Monday, October 8, 2007

Traveling & Traditions

For me, holidays are synonymous with travel. It’s not unique. It’s a common-known phenomenon—highways congested, airports overloaded.

It’s my own fault. I’m the one who left home. For school, for work, for love. Because home felt elsewhere. Or because home didn’t feel like home. At different points, different places. I guess I shouldn’t complain, I brought it on myself.

Packing up clothes and packages, newspaper clippings I’d been meaning to send to my father, gifts and toiletries, that shirt I borrowed from my sister, it’s slow-going getting ready. Slower going loading the car. But luckily for me I live where most people go. For instance, this weekend, Columbus Day weekend, most people are heading to see the foliage. We are heading south on the highway, for the most part avoiding traffic, for a quick dinner with my father, my nephew’s football game, a visit with .
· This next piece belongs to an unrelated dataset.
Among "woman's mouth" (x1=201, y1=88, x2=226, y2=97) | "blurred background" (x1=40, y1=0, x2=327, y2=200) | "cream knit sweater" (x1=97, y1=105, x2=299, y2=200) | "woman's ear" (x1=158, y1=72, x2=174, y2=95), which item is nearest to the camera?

We used to stay with my sister, but three now, we have overgrown our welcome. Not that she wouldn’t let us stay, we’ve done it before. Her family upstairs, ours in the basement with the air bed and the pack-n-play. Now though, with Georgia growing, the need for routine and time away from stimulation is obvious. Last night alone after a day of visiting, at dinner, she got so slap happy I knew it was only matter of time before her giggles and smiles turned south into frowns and wails. But, blaming the baby entirely would be unfair, our need for a restful night’s sleep is palpable.

So here we sit, and here I write this. From a hotel room. Our day stretching full and loaded before us. Our luggage—multiplied 175 times now with baby—strewn around us. And I wonder: Could we do this if we had another baby? We’ve already decided that Thanksgiving will be too much this year. We have opted instead, to cook our own Turkey—our first one!!—and invite family up north. Not all of them will come, stuck in their own traditions. And so we start our own…

I am beginning to understand how families break off into smaller pods. As families expand, Thanksgiving, Christmas, the Forth of July evolve. I don’t take it lightly, these are the days my child will remember. These are the bonds that will mean the most. We are a family in transition. Traveling. Trying out new traditions.

(Check out my 31 for 21 blog challenge for Down syndrome awareness at my regular blog.)

6 comments:

Whirlwind said...

Husband and I vowed this year to stay home for Thanksgiving and Christmas. Pasrt of it motivated by the fact that this will be his first one since the kids were born that he's not working and the other part by being tired of running around. Both families live in the area, but I'd like the kids to relax, open their gifts and be able to play with them instead of opening them and leaving them. Four years ago, we started celebrating Christmas a few days before with my family (being six of us, it was getting harder to all be at mom's at the same time on Christmas Day). This year, we once again hold the shin-dig.

Mrs Big Dubya said...

We too live away from our families..... I think you'll find that as your 'lil one grows, you become more efficient in your packing. You realize that you don't need an enitre case of diapers and a dozen extra outfits..... that a toy or two will suffice.... the rest of the toybox can stay at home.

Baby #2 just means a second size of diaper and some additional outfits -- believe it or not, it doesn't add as much as you might have thought.

Although chasing two around an unbabyproofed house full of Hummels and other breakables can feel like 100X the work.

Fairly Odd Mother said...

My husband had a screwed up childhood and vowed that, once he had kids, Christmas would be celebrated at our house---no running around. That is fine with me b/c it is also what I am used to. But, I do like throwing in new traditions as well; it keeps things fun.

sandy shoes said...

You can always buy diapers at your destination too. Gives you an excuse to get the heck outta the in-laws' house ;).

We quit visiting the in-laws (in California!) for Christmas after the girls weren't babies any more, because once they were mobile, it was way more stress than fun.

Pinks & Blues Girls said...

My husband and I took our 4 kids and my Mom to visit my brother and his family (his 2 kids are younger than ours) in Baltimore at least twice a year for oh... 12 years. These visits included years when all of the kids were babies... through nursing and potty training. You name it.

Then one year my Mom was too sick to travel and my brother told me that he and my sister-in-law certainly could not travel to New England with two kids (way past diapers). I mean, what did I expect?

That was it for me. I'm sorry to say that weddings and funerals are now "visits."

But my husband and I have carved wonderful traditions with our kids that are now being enjoyed by our seven grandchildren.

Family just means different things to different people.

Sharon - Pinks & Blues Girls

Rock the Cradle said...

I'm undoubtedly going to become very preoccupied with creating our own family traditions as our own lives here in MA draw to a close.

I have to admit to being excited at the prospect. New recipes to try for Thanksgiving and Christmas...maybe even a Twelfth Night feast?

Distance, desperation and new surroundings definitely breed creativity.